Les naturalistes et ornithologues liront avec intérêt les « éclairages scientifiques » de Charles André Bost sur les manchots royaux (qu’il considère comme des athlètes hors pair), de Christophe Guinet sur les éléphants de mer, qui, nous dit-il, ne nous ont pas livré encore tous leurs secrets et de Henri Weimerskirch sur les albatros d’Amsterdam, population naguère très menacée d’extinction (par la raréfaction des thons, leur alimentation de base) mais qui semble aujourd’hui en voie de légère recrudescence. Même si Weimerskirch fait preuve d’un certain optimisme, le danger est toutefois loin d’être définitivement conjuré.

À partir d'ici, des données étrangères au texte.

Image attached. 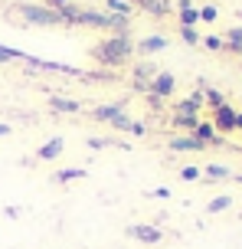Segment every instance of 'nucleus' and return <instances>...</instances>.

Cinq jours de navigation sur une mer tiède, cinq jours de recueillement, et le 2 mai le navire est de nouveau embossé au Port de la Pointe des Galets (Réunion). C’est la fin de ce très beau voyage et le début des souvenirs…

Le lecteur refermera ce très bel album en regrettant l’absence de pagination. Mais il sera tenté de rouvrir ces pages ne serait-ce que pour en admirer certaines merveilleuses photographies, la dernière en particulier.